C. “[S] lavery ... as punishment for a crime”

This section examines religion's ideological connection to slavery and how slavery relates practically to criminal procedure. The Thirteenth Amendment to the United States Constitution begins with the statement: “Neither slavery nor involuntary servitude, except as a punishment for crime whereof the party shall have been duly convicted, shall exist within the United States, or any place subject to their jurisdiction.” This amendment was not an outright ban on slavery since it legalized the imposition of slavery for one duly convicted for “crime.” Instead of wiping out the institution, the Thirteenth Amendment wed criminal justice and slavery by carving out an exception for criminals by reclassifying who could be enslaved--it was a shift from color to crime, which, over time, would prove to be largely one and the same.

As new hierarchies structured society, the Black Codes of the South were replaced by Jim Crow laws, which permitted authorities to arrest, prosecute, and imprison “coloreds” for behaviors in which whites could freely engage, and as a result, “blacks became a criminalized and demonized people.”

Under this system, criminals were exorcised from society, but not from the economic system, since the wedding of slavery and crime gave birth to convict lease schemes, chain gangs, and other various means of exploiting prison labor. Indeed, demonization of ex-slave populations helped to subdue and harness the people as a source of labor:

Imprisonment became an exorcistic ritual practice that removed demonized blacks from society, of which convict leasing became a way to reinsert blacks back into the economic order as slaves. White criminal punishment officials thus served as both exorcists and human resource managers for slavery all at once.

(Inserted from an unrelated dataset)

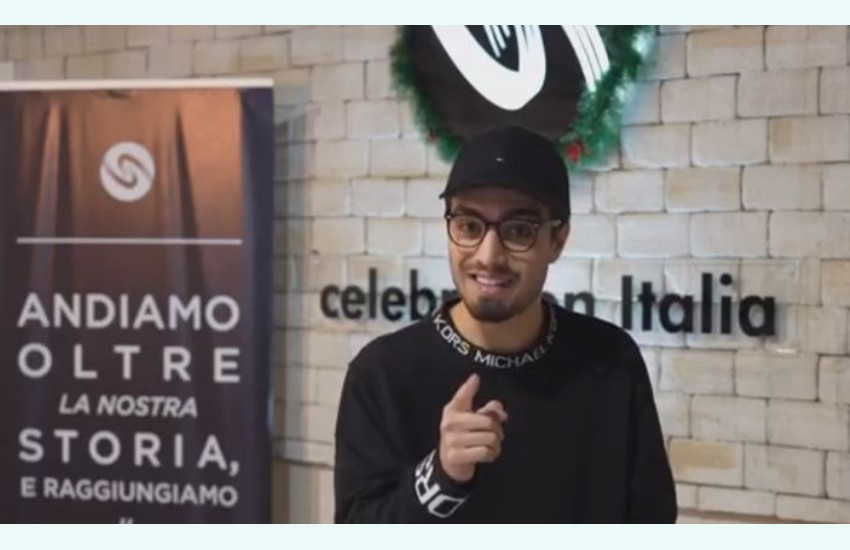 Celebration Italia nella sede di Caserta riprende le attività in presenza dal 20 dicembre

Two hundred fifty years of slavery made Americans proficient in the tactics of bondage and punishment, and “[t] he old slave system provided many traditions and customs for southern penology.” As the question of surveillance of slaves was of ultimate concern to slave owners, the need for constant surveillance created systems of identification that would become the precursors of modern day policing. The end of chattel slavery brought surveillance technology to the domain of criminal justice. The plantation gave birth to the “slave pass”--a written permission that slaves were forced to carry when traveling beyond the master's property--among other forms of surveillance, including organized slave patrols and a system of wanted posters for tracking runaway slaves. These three innovations worked in concert to limit slaves' mobility and power; the patrols have been described as an oft “overlooked tributary of modern American policing” and the tags as “an embryonic form of the modern [identification] .” These slaving tactics and technologies developed well before state-sponsored policing would begin in 1836, when the city of New Orleans created the first full-time civilian patrol. Thus, as a fully functioning system of criminal justice developed, the first civilian patrol inherited a tactical treasure from centuries of experience in slavery.

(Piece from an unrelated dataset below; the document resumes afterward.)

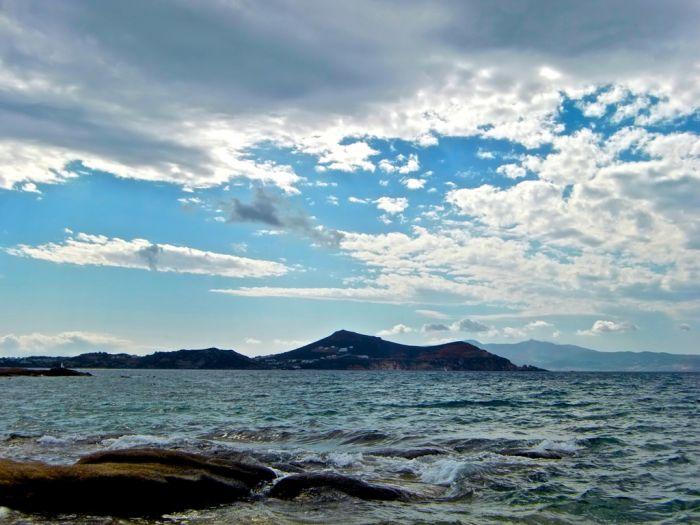 Der Herbst ist da: Weiterhin Wolken und Regen über Hellas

Prior to chattel slavery's evolution into penal forms, deep connections were forged between the institution of slavery and religion. For example, in the ancient Near East, slavery was a common practice and the institution had a pronounced presence in the social structure and ideology of the Jewish tradition--a practice that the Hebrew Bible takes for granted. Slaves were among the very first people circumcised under God's covenant with Abraham, were expected to live in fear of their master, and were classified as valuable property like cattle, gold, and silver.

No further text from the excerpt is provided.